“Je suis Charlie, je monte, je valide…”, l’usurpation de la première personne selon Denis Monod-Broca

“Je suis Charlie, je monte, je valide…”, l’usurpation de la première personne selon Denis Monod-Broca

Dans l’autobus des panonceaux disent “je monte, je valide”. Pourtant la RATP, s’adressant à ses clients, devrait inscrire sur ses panonceaux « vous montez, vous validez ». Faire mine de se mettre à leur place, en utilisant la première personne du singulier, pour mieux se faire comprendre d’eux sans doute, ils sont si bêtes ces clients…, est un non-sens.

La grammaire a ses règles.

Comme toutes les règles, on ne les bafoue pas impunément.

Moi n’est pas toi, ni nous, ni vous…

Ce « je monte, je valide » est une sorte de mensonge, sans trop de conséquences certes mais mensonge quand même.

Le désormais fameux slogan « je suis Charlie » tombe dans le même piège, dans la même trappe à sens. Et ici cela a des conséquences graves.

Charlie-Hebdo a été attaqué, douze de ses collaborateurs assassinés. Coup terrible ! Charlie est victime, et quelle victime ! Celui qui affirme « je suis Charlie » se met à la place de cette victime emblématique, il se fait lui-même victime honteusement sacrifiée. C’est un mensonge.

Se prétendre victime sans l’être c’est, comme on dit, vouloir le beurre et l’argent du beurre. Ça ne marche pas.

La victime véritable souffre, meurt, cela lui vaut, à juste titre, compassion, innocence, prestige. La victime de salon, ou de manifestation, elle, ne souffre ni ne meurt, mais revendique pourtant, elle aussi, innocence, compassion, prestige. Bien installée dans son confort, elle veut, sans souffrir le moins du monde, profiter des effets de la souffrance.
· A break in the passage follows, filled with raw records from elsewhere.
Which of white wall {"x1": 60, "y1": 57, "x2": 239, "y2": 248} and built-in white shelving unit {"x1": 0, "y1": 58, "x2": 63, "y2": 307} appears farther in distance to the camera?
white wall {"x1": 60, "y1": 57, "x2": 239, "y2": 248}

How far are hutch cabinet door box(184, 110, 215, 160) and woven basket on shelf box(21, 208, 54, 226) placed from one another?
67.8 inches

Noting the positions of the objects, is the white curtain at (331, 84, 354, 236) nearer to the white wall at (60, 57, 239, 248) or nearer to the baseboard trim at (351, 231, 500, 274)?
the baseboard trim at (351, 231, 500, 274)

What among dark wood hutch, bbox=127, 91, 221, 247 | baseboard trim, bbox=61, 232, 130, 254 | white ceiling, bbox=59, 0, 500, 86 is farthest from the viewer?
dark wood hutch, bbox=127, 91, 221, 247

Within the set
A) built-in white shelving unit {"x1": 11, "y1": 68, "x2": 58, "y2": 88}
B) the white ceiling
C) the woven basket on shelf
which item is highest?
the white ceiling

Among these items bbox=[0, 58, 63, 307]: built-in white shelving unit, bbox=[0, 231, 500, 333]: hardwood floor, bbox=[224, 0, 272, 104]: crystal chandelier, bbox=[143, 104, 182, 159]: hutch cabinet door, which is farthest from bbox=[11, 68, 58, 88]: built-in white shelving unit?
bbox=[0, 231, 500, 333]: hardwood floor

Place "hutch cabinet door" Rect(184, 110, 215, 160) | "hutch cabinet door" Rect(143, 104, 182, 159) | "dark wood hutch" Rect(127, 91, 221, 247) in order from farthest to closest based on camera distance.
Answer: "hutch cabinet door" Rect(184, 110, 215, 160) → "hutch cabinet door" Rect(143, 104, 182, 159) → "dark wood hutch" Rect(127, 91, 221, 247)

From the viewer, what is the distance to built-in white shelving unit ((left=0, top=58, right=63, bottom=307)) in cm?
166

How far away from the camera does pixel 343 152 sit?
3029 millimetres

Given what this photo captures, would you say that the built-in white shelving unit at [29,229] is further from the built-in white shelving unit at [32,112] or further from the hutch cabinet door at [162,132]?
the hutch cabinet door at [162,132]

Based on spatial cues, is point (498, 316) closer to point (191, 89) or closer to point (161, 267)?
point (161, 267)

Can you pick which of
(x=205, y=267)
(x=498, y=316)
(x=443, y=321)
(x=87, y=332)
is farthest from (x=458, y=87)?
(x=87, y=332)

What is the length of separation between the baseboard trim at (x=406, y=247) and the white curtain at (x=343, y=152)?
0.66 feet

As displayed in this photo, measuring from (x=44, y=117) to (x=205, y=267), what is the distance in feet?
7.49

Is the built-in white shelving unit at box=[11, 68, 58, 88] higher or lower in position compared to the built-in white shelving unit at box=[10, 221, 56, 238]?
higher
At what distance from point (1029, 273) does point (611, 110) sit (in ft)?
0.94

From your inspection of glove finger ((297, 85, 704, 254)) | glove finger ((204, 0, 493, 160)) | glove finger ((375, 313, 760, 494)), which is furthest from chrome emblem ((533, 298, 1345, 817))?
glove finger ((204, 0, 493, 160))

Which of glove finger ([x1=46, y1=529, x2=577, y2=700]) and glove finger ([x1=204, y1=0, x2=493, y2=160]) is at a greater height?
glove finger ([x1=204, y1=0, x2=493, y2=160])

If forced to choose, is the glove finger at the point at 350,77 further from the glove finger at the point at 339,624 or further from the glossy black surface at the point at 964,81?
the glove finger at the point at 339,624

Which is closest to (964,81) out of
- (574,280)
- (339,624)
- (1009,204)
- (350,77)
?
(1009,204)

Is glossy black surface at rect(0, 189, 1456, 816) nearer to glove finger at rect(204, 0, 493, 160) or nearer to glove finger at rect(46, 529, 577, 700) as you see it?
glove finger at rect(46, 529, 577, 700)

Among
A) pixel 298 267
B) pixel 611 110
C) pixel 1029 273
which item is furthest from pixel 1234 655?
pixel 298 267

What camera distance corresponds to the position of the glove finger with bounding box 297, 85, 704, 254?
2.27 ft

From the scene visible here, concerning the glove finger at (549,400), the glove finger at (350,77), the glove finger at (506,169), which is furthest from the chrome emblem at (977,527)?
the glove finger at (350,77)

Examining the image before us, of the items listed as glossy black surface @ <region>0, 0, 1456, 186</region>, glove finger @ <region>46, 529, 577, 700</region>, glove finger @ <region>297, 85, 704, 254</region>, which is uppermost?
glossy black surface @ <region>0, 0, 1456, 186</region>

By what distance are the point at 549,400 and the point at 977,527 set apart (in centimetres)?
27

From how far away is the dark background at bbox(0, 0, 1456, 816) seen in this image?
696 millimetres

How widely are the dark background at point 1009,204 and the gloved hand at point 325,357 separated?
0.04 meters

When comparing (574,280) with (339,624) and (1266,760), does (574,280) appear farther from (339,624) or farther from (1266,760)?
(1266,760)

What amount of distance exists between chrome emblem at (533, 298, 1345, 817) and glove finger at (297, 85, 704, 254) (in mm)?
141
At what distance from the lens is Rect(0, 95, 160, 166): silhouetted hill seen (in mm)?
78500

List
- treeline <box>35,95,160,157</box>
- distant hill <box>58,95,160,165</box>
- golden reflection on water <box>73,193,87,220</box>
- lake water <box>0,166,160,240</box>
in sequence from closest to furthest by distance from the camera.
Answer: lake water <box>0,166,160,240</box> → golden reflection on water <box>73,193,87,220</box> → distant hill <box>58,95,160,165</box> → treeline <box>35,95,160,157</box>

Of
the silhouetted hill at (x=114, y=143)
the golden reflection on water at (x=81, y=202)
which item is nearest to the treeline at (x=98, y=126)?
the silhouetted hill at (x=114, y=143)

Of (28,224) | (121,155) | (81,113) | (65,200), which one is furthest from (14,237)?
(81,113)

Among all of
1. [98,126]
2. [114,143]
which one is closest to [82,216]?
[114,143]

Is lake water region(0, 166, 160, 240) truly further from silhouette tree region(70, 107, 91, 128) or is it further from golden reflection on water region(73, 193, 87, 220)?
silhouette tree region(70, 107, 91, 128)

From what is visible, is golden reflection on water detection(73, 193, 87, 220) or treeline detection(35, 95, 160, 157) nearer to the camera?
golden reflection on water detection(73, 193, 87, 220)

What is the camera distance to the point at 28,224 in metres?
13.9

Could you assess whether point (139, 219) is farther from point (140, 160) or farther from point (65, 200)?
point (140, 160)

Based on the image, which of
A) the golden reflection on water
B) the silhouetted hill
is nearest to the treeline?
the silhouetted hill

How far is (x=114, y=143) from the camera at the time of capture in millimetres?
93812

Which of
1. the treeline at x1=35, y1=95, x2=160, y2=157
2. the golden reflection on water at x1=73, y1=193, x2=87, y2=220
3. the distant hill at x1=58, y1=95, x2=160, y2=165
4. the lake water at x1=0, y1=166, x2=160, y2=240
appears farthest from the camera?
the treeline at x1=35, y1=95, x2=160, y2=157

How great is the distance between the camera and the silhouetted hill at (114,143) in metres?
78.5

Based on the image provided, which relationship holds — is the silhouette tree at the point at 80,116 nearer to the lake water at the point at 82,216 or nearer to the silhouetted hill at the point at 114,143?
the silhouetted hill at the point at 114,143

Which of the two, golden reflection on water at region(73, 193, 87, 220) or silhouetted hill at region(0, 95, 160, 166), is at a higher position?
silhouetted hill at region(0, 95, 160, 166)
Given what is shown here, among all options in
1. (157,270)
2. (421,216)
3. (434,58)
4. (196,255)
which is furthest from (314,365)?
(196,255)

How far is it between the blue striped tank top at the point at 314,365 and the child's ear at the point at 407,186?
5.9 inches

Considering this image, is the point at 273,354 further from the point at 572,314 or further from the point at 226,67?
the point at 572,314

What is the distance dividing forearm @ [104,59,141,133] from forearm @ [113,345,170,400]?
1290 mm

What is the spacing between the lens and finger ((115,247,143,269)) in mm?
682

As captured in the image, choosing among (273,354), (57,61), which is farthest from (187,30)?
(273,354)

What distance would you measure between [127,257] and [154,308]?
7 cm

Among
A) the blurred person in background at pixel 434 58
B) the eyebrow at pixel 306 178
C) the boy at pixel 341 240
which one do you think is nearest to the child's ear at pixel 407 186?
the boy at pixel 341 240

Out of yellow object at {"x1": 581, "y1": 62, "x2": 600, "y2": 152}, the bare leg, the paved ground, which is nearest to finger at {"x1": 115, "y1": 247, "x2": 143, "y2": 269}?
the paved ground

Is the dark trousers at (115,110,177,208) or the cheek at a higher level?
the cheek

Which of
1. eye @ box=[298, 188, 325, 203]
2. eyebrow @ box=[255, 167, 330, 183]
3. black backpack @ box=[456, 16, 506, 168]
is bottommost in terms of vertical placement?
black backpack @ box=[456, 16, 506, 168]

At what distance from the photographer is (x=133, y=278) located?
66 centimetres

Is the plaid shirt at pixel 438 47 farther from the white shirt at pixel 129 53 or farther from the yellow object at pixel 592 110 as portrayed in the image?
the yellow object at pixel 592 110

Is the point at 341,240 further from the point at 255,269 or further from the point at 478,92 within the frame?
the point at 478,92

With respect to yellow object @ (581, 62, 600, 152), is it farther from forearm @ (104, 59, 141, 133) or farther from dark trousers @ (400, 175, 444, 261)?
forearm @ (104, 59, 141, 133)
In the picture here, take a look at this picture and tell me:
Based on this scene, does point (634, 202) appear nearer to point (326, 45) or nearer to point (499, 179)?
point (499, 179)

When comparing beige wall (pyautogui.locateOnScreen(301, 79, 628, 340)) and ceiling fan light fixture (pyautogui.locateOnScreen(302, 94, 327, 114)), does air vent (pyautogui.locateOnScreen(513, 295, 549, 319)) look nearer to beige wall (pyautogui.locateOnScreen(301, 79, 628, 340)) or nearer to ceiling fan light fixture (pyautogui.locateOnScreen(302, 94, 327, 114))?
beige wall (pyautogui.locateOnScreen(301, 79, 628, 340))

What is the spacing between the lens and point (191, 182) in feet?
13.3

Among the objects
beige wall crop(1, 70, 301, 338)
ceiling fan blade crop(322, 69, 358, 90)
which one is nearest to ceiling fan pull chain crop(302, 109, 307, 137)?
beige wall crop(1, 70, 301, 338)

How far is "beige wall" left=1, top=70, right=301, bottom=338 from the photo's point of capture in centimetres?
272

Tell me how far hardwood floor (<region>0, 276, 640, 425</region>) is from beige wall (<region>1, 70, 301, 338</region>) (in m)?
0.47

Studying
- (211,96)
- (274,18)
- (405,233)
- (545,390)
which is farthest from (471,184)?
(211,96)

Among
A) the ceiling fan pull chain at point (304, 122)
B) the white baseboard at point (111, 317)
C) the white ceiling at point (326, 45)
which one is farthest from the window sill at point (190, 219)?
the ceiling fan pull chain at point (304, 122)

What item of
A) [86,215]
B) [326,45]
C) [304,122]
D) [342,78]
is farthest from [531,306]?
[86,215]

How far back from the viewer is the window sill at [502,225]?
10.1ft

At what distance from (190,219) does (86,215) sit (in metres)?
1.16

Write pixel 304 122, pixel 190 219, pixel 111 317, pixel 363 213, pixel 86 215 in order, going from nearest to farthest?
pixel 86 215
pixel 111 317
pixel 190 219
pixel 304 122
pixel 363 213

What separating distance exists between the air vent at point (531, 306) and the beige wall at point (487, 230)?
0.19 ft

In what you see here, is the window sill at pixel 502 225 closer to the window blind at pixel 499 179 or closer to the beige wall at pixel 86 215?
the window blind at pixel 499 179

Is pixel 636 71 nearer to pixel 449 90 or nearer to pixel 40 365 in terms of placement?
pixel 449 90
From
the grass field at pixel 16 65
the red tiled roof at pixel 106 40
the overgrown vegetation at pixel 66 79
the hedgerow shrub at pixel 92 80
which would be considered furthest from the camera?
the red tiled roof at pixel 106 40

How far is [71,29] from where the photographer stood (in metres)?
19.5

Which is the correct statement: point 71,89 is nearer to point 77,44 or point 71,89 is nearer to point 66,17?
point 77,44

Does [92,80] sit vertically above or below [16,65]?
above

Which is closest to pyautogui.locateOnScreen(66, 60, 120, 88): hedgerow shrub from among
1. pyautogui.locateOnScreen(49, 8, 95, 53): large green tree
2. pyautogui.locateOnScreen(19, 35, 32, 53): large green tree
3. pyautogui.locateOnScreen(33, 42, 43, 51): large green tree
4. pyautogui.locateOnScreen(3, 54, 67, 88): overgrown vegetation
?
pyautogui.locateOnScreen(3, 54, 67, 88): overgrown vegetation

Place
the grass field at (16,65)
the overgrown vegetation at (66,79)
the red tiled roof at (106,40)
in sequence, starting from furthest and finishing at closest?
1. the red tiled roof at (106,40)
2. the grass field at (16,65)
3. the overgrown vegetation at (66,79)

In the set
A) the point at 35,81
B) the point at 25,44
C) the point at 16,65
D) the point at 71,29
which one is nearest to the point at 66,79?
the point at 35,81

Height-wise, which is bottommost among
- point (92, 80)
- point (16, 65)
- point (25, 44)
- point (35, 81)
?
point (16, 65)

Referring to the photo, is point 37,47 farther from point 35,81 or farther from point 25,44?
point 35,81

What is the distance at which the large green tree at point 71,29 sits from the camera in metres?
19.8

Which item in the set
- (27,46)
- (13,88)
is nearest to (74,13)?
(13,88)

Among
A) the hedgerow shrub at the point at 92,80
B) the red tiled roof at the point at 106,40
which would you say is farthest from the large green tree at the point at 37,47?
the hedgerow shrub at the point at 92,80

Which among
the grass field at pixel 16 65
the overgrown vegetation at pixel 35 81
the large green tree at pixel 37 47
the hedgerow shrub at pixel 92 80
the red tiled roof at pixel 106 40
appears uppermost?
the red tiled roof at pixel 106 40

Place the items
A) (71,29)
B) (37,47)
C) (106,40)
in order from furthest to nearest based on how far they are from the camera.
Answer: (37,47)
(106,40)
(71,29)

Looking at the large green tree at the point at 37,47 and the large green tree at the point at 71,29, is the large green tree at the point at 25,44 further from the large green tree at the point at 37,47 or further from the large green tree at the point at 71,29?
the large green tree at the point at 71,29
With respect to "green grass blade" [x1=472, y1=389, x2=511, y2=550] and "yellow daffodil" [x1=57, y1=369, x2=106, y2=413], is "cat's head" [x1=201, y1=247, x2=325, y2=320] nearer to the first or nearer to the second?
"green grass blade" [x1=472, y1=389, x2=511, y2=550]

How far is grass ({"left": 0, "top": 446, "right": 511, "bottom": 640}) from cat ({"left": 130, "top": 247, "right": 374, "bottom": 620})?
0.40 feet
Qu’il est doux d’être victime dans de telles conditions ! : le beurre et l’argent du beurre….

Ce “je suis” est malhonnête.

D’ailleurs, censé unir, il divise.

Les rescapés des camps se demandent “pourquoi eux sont morts et pas moi ?”. Parfois ils en viennent à se sentir eux-mêmes coupables. Pensant aux morts alors, ils ne disent pas “je suis victime” mais “je suis bourreau”. Il y a de la justesse, de l’honnêteté, de la vérité, de l’espoir aussi… dans cette vision des choses, aussi paradoxale soit-elle.

Ce n’est pas en nous proclamant victimes et en réclamant le châtiment des bourreaux, mais au contraire en prenant conscience de la part de bourreau qui est en nous, et en la neutralisant, qu’on ira vers “plus jamais ça”.